To Protest or Not to Protest?

It never ceases to amaze me how so often my contemplative life and my reading life intertwine.

For example, yesterday as I was conceptualizing this blog having felt the need (if only for myself) as I was reading, wrestling, and contemplating over the peaceful morning flickering candlelight that I realized just how angry I constantly was while joining protests during 2020.

Not to say I don’t believe in or support the efforts and demand to eradicate systemic injustice and brutality. I absolutely do.

What I mean to say, is that when I was engaging in this way at that time, I was constantly exhausted and defensive and mentally preparing arguments for the next attack from a very small, very dark place. I tied my morality, my identity, and my worth to my opinions and my actions, and that was neither healthy nor sustainable.

Perhaps there is a way for me to engage more productively in protests in the future, and perhaps my pen is my protest and that is the action to which I must commit.

I’m not yet sure.

What I do know is that I made a lot of mistakes as I sought to find myself and my place in a confusing world and that today as I was reading, Richard Rohr encapsulated my thinking on both these points so succinctly and poignantly.

I’ve met so many wonderful social activists. I often agree with their conclusions and with their politics, but, to be honest. . . they [often] seem to be as alienated, angry, and negative as are the people not the other side of the argument. (p. 87)

Dancing Standing Still

This is how I find myself to have been–in hindsight. Not to say this is true of everyone, but I most definitely fell into this very suffocating, for me, trap. I agree with what I was trying to do just not how I did it, and I don’t want to engage in the same small, angry way I did then with the injustices I see today.

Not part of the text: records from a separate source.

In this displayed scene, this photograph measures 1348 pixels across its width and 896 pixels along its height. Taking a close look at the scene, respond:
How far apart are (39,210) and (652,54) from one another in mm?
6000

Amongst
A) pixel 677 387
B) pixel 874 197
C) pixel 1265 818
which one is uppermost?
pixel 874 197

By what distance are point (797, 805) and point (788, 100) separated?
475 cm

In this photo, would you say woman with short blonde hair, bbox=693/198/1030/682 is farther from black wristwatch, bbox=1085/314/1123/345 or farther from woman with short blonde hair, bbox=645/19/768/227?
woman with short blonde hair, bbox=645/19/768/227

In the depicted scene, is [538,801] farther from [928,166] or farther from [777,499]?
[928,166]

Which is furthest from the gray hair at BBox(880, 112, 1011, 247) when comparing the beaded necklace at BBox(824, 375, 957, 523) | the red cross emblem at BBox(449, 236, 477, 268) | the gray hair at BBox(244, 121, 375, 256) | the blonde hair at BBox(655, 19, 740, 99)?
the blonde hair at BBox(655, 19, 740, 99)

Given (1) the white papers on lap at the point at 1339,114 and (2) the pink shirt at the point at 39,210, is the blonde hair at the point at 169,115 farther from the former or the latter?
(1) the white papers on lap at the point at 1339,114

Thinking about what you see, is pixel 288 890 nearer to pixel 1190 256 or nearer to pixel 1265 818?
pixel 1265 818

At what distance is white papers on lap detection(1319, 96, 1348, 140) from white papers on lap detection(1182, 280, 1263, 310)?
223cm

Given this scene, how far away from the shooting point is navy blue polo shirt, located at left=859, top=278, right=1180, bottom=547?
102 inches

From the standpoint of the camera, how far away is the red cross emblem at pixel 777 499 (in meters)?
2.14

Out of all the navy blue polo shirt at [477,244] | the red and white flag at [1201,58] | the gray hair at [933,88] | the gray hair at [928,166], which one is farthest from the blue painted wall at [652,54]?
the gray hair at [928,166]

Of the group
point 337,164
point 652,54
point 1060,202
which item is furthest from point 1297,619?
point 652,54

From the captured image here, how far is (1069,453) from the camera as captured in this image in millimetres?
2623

I am just as passionate and troubled and upset over many of the things I see happening in our world today, and I feel I must try a different tact.

As Rohr wrote just two pages earlier,

But as we come to know our soul gift more clearly, we almost always have to let go of some other ‘gifts’ so we can do our one or two things with integrity, instead of always being driven by what has been called ‘the tyranny of the urgent.’ Soon urgency is a way of life, and things are not done contemplatively or peacefully from within. Do one or two things wholeheartedly in your life: that is all God expects and all you can probably do well. Too much good work becomes a violence to yourself, and finally, to those around you. (p.85)

This is where I find myself today. Attempting to live slowly, thoughtfully, purposefully, and with integrity. I’m trying to scale back, so that what I do, I can do well and with fewer mistakes and damaged relationships along the way.

By no means am I there, but hold me accountable, and please have grace when I blunder, as this is what I aim to pursue.